Ia menyebutkan, para pedagang tak menolak pembangunan fly over Simpang Surabaya, bahkan mendukungnya. Tapi dari sisi kemanusiaan, katanya, mereka yang terkena dampak akibat pembangunan itu juga harus diberikan keadilan.

Menurutnya, sangat wajar para pengusaha dan pedagang itu menuntut hak mereka. Sebab setiap tahunnya mereka membayar kewajiban pajak kepada pemerintah. “Jika pemerintah tidak merespon, maka jangan salahkan masyarakat bila nanti bertindak diluar batas, kita juga meminta kepada perusahaan yang sedang melakukan proyek pembangunan ini bisa bertemu dengan para pelaku usaha disini,” harapnya.

● **Cuplikan Data**
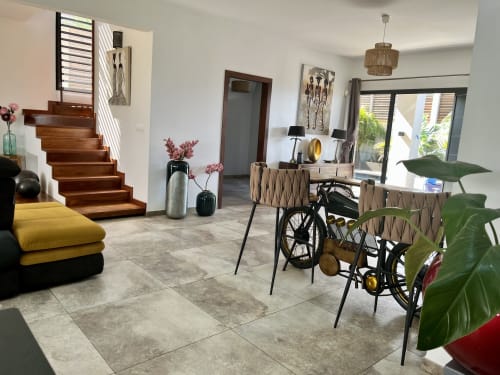 Salon cottage moderne aux Hébergements Passion en Martinique, avec escalier bois, mobilier jaune, décoration vélo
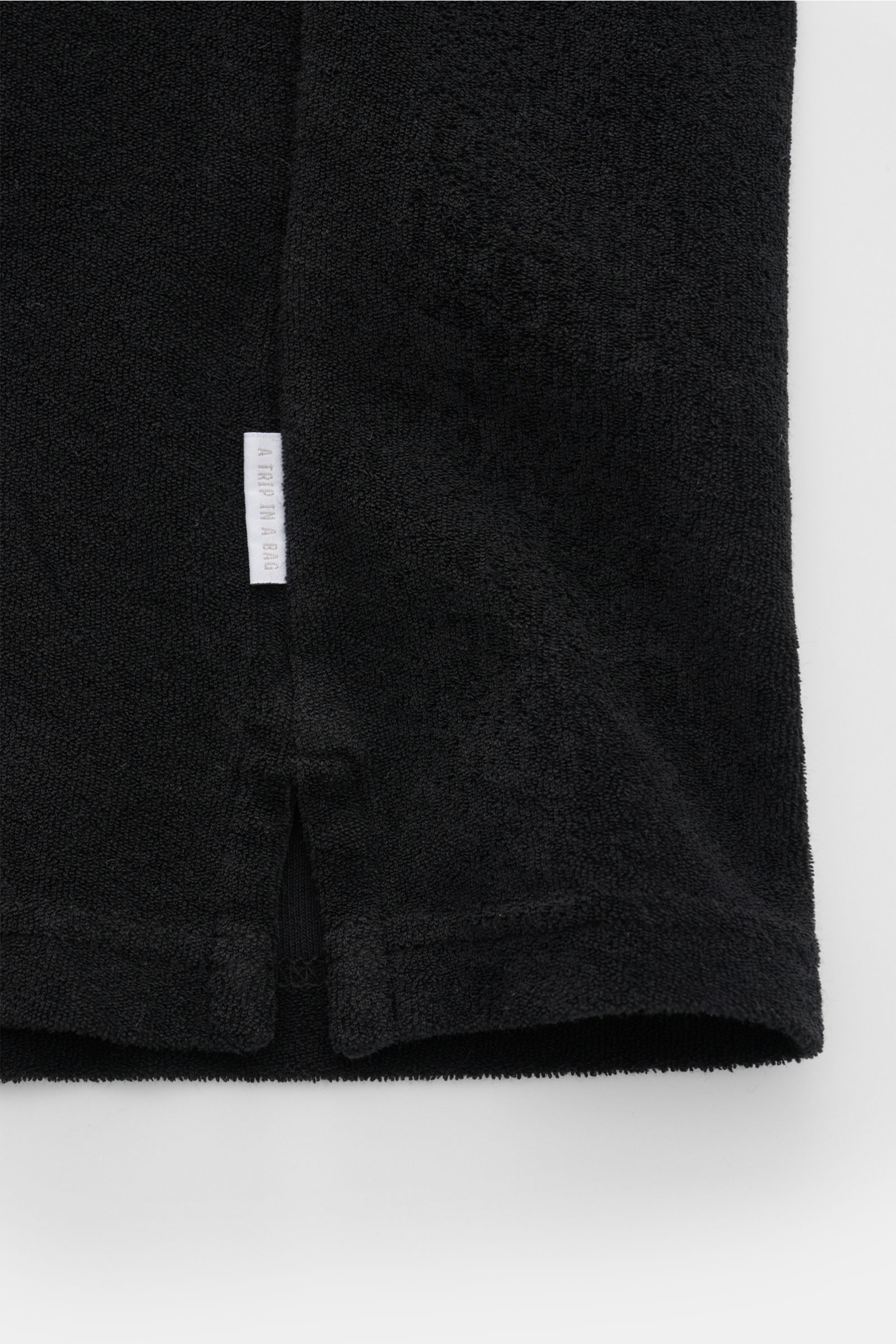 Schwarzes 04651/ A trip in a bag Frottee-Poloshirt 'Terry Johnny' in Regular Fit, Detailansicht Saum mit kurzem Schlitz und kleinem Weblabel.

● **Yang Ditanyakan**
Menurut teks bacaan tentang pembangunan fly over Simpang Surabaya, mengapa para pengusaha dan pedagang dinilai sangat wajar menuntut hak mereka?

● **Jawaban Tugas**
Karena setiap tahun mereka membayar kewajiban pajak kepada pemerintah.